■ Problema planteado A
Según el texto sobre el acostumbramiento a los horrores, ¿cómo son los videojuegos más buscados?

Resulta desolador constatar cómo se va instalando a nuestro alrededor este perverso “acostumbramiento” a los errores y a los horrores, como si fueran parte de la normalidad. Las películas y series más taquilleras son las más cruentas, los sucesos y reportajes más leídos son los más amarillistas y los videojuegos más buscados son los más violentos. Todo esta avalancha se recibe, se disfruta y se digiere como si se tratara de meriendas para párvulos: asépticas e inofensivas. De seguro alguien opinará que eso no hace daño o que es mejor que nos vayamos acostumbrando atendiendo básicamente a la comodidad de no comprometerse y no reaccionar para no crear conflictos que ameriten el esfuerzo de solucionarlos apropiadamente.

■ Problema planteado B
Cuenta cuántas líneas de las entradas contienen la cadena "item", distinguiendo entre mayúsculas y minúsculas. Responde solo con el número.

■ Entradas mostradas

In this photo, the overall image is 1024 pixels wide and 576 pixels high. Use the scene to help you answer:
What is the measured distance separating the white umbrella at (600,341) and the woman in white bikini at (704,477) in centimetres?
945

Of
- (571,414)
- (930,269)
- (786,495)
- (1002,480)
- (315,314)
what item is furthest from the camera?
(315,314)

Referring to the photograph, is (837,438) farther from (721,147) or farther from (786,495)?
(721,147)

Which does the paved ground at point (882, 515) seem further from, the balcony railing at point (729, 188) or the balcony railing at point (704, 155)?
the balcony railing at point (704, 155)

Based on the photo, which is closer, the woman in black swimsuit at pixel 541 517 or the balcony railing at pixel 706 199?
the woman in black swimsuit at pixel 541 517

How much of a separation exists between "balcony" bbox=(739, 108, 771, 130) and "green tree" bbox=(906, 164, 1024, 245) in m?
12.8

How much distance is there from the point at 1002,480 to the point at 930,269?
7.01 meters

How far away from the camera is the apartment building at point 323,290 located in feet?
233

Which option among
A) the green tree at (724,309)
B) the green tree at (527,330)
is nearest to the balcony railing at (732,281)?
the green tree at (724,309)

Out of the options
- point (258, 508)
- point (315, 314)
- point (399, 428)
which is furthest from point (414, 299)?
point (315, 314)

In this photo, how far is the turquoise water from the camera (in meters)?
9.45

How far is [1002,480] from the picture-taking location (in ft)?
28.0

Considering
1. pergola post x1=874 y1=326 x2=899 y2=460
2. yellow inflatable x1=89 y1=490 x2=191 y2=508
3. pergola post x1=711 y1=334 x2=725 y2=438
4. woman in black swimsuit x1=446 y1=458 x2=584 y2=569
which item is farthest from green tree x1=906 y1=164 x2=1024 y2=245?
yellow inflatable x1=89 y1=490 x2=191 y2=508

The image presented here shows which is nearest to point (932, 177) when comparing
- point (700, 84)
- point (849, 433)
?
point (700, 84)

■ Resultado esperado A
Son los más violentos.

■ Resultado esperado B
2